The dilemma is, if both are defined, should an operation on one simultaneously affect the other? In GEdit, the answer is no. Let us assume that the operation to be performed is move. Using Figure 8 as an example, we would first move the triangles in one circle, and then the other. The circle defining a particular group disappears after the operation on that group is finished. Other disjoint circles remain until acted upon.
While it works, this approach means that it takes two steps to do what might otherwise be done in one, and it is difficult to preserve the spatial relationship among the two sets of triangles during the move.
Temporal pervasiveness of scope: The previous example serves to illustrate a further point. With direct manipulation interfaces, there is no systematic way in which scope can remain to effect from operation to operation, especially if interspaced with any other transactions (such as window manager commands) not acting on the selected objects.

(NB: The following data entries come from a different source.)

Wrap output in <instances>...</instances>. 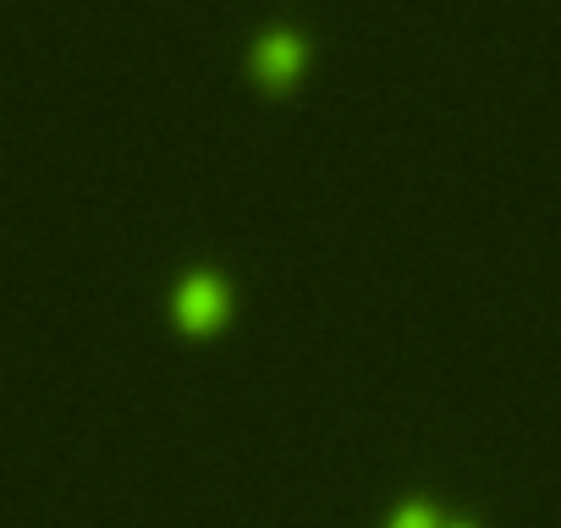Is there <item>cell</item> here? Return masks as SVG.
<instances>
[{
	"label": "cell",
	"mask_w": 561,
	"mask_h": 528,
	"mask_svg": "<svg viewBox=\"0 0 561 528\" xmlns=\"http://www.w3.org/2000/svg\"><path fill=\"white\" fill-rule=\"evenodd\" d=\"M440 528H473V523H440Z\"/></svg>",
	"instance_id": "277c9868"
},
{
	"label": "cell",
	"mask_w": 561,
	"mask_h": 528,
	"mask_svg": "<svg viewBox=\"0 0 561 528\" xmlns=\"http://www.w3.org/2000/svg\"><path fill=\"white\" fill-rule=\"evenodd\" d=\"M176 320H182L187 331H209V325H220V320H226V282L209 276V271L187 276V282L176 287Z\"/></svg>",
	"instance_id": "6da1fadb"
},
{
	"label": "cell",
	"mask_w": 561,
	"mask_h": 528,
	"mask_svg": "<svg viewBox=\"0 0 561 528\" xmlns=\"http://www.w3.org/2000/svg\"><path fill=\"white\" fill-rule=\"evenodd\" d=\"M440 523H446V517H440L430 501H408V506H402L386 528H440Z\"/></svg>",
	"instance_id": "3957f363"
},
{
	"label": "cell",
	"mask_w": 561,
	"mask_h": 528,
	"mask_svg": "<svg viewBox=\"0 0 561 528\" xmlns=\"http://www.w3.org/2000/svg\"><path fill=\"white\" fill-rule=\"evenodd\" d=\"M253 67H259L264 83H287V78H298V67H304V39H298L293 28L264 34V39L253 45Z\"/></svg>",
	"instance_id": "7a4b0ae2"
}]
</instances>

This is an unsolved problem. Without imposing a burden larger than the problem that we are trying to solve, how can we easily indicate when we want the scope to persist from transaction to transaction? Using disjoint scope specification, as in Fig. 8, scope persists until the objects are operated upon. This hints at persistence. However, the range of operations in the program is not rich enough to really push on the issue. For example, the issue would be far more germane if we could select a group of objects, move them, add a few more, then scale or rotate all of them.
The transaction is representative of a number of real-world tasks that
are currently poorly supported. It is a shortcoming of GEdit that it is
not rich enough to allow us to fully explore this issue. Nevertheless,
even if it provides a hint that the issue needs attention, it has served
some useful purpose.
Buxton, W., Fiume, E., Hill, R., Lee, A. & Woo. C. (1983). Continuous Hand-Gestme Driven Input. Proceedings of Graphics Interface `83, 9th Conference of the Canadian Man-Computer Communications Society, Edmonton, May 1983.191-195.
Buxton. W., Patel, S., Reeves, W, & Baecker, R. (1981). Scope in
Interactive Score Editors. Computer Music Journal 5 (3), 50-56.